Stephen Curry's Legend Grows Yet Again with 50-Point, All-Time Great Game 7 Win
What else can Stephen Curry possibly show us?
On Sunday, with his Golden State Warriors facing elimination and the prospect of one of the game's most decorated trios ending, Curry set a new all-time standard.
His 50 points are the most ever scored by an NBA player in a Game 7.
And in height-of-the-dynasty-Warriors fashion, Curry did much of the damage in the second half of Golden State's 120-100 victory over the Sacramento Kings.
Sacramento led 58-56 at the half. And with the thought of the Warriors' dismal 11-30 regular-season away record lingering, it felt like the Kings might actually end this thing.

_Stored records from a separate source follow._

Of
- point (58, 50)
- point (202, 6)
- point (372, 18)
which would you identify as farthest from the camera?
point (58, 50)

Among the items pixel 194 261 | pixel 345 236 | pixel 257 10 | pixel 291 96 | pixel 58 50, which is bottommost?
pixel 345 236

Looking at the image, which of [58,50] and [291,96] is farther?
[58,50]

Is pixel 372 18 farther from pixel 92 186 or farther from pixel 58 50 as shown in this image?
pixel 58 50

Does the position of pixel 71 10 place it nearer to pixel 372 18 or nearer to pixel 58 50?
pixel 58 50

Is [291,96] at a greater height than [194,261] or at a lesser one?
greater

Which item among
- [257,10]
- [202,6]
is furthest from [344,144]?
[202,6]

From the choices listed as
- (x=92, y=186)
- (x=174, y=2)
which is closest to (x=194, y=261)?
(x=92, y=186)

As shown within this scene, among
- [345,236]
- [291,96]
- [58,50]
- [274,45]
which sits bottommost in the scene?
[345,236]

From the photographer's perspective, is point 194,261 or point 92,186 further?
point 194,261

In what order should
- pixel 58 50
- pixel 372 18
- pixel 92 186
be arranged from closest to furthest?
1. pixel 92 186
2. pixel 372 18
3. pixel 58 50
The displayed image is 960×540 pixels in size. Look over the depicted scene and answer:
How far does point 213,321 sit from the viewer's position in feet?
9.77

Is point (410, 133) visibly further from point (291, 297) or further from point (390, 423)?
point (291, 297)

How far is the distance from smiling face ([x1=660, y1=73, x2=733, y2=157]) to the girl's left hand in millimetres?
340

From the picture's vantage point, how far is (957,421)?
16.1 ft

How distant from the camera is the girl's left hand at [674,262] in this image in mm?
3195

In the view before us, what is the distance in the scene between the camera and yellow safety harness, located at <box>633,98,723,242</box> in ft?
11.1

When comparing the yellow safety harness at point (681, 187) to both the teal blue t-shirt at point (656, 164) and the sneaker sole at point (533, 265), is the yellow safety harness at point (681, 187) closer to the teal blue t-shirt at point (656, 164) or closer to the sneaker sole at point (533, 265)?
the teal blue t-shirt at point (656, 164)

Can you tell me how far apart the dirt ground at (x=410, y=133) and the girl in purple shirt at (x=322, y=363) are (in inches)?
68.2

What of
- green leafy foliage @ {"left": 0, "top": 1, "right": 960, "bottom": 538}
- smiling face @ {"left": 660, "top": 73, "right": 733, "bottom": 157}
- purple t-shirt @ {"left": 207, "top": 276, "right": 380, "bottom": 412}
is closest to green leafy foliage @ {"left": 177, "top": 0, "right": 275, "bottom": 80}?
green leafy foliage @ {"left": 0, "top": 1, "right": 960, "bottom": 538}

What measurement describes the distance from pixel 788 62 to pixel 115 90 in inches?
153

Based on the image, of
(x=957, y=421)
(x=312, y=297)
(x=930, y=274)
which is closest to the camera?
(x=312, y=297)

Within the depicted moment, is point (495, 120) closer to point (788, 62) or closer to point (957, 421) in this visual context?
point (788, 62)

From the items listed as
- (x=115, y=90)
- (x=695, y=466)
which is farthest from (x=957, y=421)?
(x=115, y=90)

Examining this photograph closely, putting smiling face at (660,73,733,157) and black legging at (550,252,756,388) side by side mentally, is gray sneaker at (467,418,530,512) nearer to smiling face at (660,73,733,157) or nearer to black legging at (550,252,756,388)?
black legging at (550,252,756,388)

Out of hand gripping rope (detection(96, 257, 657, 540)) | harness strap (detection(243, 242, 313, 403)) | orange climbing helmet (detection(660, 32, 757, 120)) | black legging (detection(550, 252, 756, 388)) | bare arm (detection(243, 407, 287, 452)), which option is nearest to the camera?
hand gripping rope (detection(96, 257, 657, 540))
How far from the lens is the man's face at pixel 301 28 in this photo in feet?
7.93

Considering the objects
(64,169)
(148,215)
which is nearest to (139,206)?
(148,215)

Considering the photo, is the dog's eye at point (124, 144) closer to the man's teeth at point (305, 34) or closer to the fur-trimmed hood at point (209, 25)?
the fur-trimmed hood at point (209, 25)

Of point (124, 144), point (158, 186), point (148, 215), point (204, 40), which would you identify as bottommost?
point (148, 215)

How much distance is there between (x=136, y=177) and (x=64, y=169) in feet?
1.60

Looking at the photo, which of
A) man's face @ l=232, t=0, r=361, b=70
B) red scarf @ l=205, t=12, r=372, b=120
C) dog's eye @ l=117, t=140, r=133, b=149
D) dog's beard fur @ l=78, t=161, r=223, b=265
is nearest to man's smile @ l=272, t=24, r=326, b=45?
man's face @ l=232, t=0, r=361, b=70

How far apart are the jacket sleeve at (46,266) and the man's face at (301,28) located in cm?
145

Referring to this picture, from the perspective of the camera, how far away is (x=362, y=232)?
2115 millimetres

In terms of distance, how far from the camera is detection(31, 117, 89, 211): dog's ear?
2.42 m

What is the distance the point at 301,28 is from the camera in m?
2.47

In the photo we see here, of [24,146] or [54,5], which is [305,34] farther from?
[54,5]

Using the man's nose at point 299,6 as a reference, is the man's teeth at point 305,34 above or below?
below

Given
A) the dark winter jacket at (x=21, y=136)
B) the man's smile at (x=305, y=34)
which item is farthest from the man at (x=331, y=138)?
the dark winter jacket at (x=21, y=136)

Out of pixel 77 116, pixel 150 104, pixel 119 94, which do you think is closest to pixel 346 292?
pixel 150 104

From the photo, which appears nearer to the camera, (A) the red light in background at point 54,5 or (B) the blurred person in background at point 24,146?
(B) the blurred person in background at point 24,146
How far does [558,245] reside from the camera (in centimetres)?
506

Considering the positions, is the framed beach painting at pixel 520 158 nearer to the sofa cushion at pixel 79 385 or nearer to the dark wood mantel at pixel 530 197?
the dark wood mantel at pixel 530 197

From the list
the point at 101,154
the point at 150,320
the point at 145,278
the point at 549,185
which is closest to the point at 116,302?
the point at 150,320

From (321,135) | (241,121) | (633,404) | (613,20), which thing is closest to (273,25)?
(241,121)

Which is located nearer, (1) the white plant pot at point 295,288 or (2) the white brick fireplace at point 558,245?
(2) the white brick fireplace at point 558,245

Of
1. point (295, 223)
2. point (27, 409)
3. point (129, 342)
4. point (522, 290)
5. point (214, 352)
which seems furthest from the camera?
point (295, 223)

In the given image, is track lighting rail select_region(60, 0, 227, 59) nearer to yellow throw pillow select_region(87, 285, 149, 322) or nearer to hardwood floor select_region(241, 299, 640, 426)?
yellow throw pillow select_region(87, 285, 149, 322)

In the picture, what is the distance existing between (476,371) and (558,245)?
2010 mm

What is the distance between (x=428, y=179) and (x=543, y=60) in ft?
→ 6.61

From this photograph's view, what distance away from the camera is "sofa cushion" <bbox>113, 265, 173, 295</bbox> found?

This decade-plus run that includes four championships, two MVPs for Curry, a Defensive Player of the Year nod for Draymond Green, incalculable adversity for Klay Thompson and almost 13,000 minutes with all three on the floor was in real jeopardy.
Or maybe it wasn't.
Maybe we should've trusted Curry. Maybe we should've remembered the third-quarter avalanches we've seen from this team for years. Maybe we should've remembered the other times this team had its back against the wall in the playoffs.
Just last year, they trailed the Boston Celtics 2-1 in the Finals before rattling off three straight wins for the fourth title of this era. In 2018, they trailed the Houston Rockets 3-2 in the Western Conference Finals. They won that series in seven and then swept the Cleveland Cavaliers in the Finals. In 2016, they overcame a 3-1 deficit against the Oklahoma City Thunder.
Game 6 Klay made his presence known in plenty of those comebacks. Draymond's playmaking and defense were certainly important.
But the strongest and most consistent thread has always been Curry.
After his 50-point barrage on Sunday, Curry is now averaging 27.0 points per game in the playoffs, good for 10th all time. And in a career packed with massive individual performances, it's hard to remember many bigger than this.
Curry's 20 first-half points felt critical to keep the Warriors in the game. The team's second- and third-leading scorers in the regular season, Thompson and Jordan Poole, were a combined 3-of-16 before halftime. Each Curry bucket helped his team simply hang around.
And then came the wave that felt like 2015-16 all over again. That regular season, Golden State was a league-best plus-12.9 points per 100 possessions in third quarters. Curry averaged 9.9 points per third quarter. Again, a league high.
And while plenty of the onslaughts he led coming out of the break that season felt huge, especially in pursuit of the 73 wins they eventually piled up, they don't quite live up to Sunday.
Curry dropped 14 in the third against Sacramento. And he set the tone in Golden State's first possession of that frame with a step-back three over his former teammate, Harrison Barnes.
He converted four twos and three free throws over the rest of the frame, and the Warriors entered the fourth quarter up 10 (and boasted a whopping plus-56.3 net rating for the third).
But Curry wasn't satisfied. He one-upped himself with 16 in the final frame, including a pair of back-breaking threes.
First, with just under eight minutes left, he drilled a 27-footer over 6'8" Keegan Murray.
Less than two minutes later, he hit a corner three off an inbounds play that put the game fully out of reach for the upstart Kings.
All told, Curry got his 50 on 13-of-20 shooting from two-point range, 7-of-18 from three and 3-of-5 from the line. And the NBA world was in awe.
"Legendary 30," former Warrior Kevin Durant tweeted. "50 pieces"
"Unreal Performance," Trae Young added. "Steph Different"
FS1's Chris Broussard declared Curry top-10 all time. The Action Network's Matt Moore went even further.
Wherever you have him ranked, it's clear that moments like Sunday's are unique to Curry.
Wilt Chamberlain, Shaquille O'Neal and LeBron James were all athletic marvels who looked like literal giants next to the average NBA consumer. Even Michael Jordan and Kobe Bryant were 6'6". And while Curry's strength and athleticism may be an underrated aspect of his legendary career, he isn't in the same physical class as those names.
But he can completely dominate a quarter, half or entire game in every bit as breathtaking a manner.
The anticipation between release and swish on his jumpers is gleeful at the Chase Center, but it's quite the opposite on the road. You could sense the dread, even through the screen, of Sacramento fans on every Curry attempt. The helplessness that's gripped countless defenders in the face of Curry's ball-handling took hold of multiple Kings on Sunday.
Once he got rolling, the result felt inevitable. Because, again, we've seen it before.
And after this performance, it's hard to understand how we ever forget.